İşitme hakkı da, görme hakkı da gasp edildi,
Ey zalim kemerine süs olan mücevher.
Kara kan topladı hendek, tarihe ters bir akışla,
Milletine kast eden kendi kendini gasp etti.
Hasım emriyle çıkış yolunu kesen dinlesin,
Şeytan ile iş tutan iyi anlasın, iyi dinlesin.
Büyük millete kast eden, düşman eliyle çalıştı,
Özüne handikap kazan azap iyi dinlesin:
Çağın Firavunuyla iş tutan kuru yerde balık,
O çukurda sobalık odun gibi ateşe atıldı.
İbrahim’in nazını çeken ateş, Nemrut dinlemez.
Hakikati gasp edenler yedirip içirene asi,
Giydirip kuşatanın, esenlikle soy sop verenin,
Sarsıcı gazabından kurtulan oldu mu hiç?
Büyük millete kendi evinde silah gösteren,
Elbette, kamunun hışmına uğradı, uğrayacak.

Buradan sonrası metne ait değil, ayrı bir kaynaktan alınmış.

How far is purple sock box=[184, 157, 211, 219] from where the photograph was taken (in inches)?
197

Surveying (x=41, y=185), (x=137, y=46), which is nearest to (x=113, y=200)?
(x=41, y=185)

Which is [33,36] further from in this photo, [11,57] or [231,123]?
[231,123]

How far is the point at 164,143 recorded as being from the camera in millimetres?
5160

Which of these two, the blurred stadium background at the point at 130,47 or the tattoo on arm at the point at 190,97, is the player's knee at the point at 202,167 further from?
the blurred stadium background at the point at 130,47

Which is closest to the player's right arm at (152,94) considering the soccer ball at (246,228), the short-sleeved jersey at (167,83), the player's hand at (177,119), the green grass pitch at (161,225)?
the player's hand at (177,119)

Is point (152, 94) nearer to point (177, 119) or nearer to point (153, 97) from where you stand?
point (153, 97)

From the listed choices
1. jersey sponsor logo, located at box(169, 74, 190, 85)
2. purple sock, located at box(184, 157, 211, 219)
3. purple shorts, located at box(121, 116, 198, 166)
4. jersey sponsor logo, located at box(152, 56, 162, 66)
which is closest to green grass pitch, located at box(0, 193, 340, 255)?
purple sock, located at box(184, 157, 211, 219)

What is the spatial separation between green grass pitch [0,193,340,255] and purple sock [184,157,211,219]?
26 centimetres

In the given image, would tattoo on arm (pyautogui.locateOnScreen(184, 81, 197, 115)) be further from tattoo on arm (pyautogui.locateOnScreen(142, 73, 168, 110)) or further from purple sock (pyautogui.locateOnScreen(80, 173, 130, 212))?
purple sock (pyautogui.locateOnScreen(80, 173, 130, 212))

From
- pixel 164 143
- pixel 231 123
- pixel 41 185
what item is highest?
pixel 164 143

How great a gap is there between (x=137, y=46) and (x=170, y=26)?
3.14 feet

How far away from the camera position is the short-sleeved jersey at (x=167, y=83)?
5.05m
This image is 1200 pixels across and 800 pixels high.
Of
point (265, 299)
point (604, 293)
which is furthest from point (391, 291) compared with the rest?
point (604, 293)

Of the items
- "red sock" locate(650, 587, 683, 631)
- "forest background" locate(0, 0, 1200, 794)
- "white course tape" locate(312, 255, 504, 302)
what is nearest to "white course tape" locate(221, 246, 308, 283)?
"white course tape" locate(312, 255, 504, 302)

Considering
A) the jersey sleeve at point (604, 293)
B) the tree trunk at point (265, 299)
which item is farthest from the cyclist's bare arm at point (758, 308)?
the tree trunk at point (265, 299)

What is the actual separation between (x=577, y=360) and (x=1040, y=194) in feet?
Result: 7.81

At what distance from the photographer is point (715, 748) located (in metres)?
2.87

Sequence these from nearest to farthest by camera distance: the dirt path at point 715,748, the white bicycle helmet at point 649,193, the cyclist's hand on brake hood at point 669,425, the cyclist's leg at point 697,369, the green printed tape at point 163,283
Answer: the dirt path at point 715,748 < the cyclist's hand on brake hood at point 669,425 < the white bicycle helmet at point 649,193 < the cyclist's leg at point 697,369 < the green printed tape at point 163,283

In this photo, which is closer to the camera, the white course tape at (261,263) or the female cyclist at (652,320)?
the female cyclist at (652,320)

Kumpasçının değirmenine su taşıyanlara,
Halkın öfkesi elbette nefes kesen yel olacak.
Ağzında çiğnediğini ayağıyla çiğneyenler,
Şimşekli devrimin pençesine gelecek, an içinde.
Mühendisler, sayı saymayı bilmezlerden,
Şairler var, barış çubuğuyla köz eşeleyen,
Mimarlar var eğri cetvelliler, doğru gitmezlerden:
Canlı bombaların kemikli sırtını sıvazladınız,
Terör borsasında batırdınız asırlık serveti.
Ey kara toprakta balık gibi çırpınan halk,
Seni yine avucuyla hendekten o kurtaracak:
Her millet gibi derdi çok, dermanı çok Türk milleti!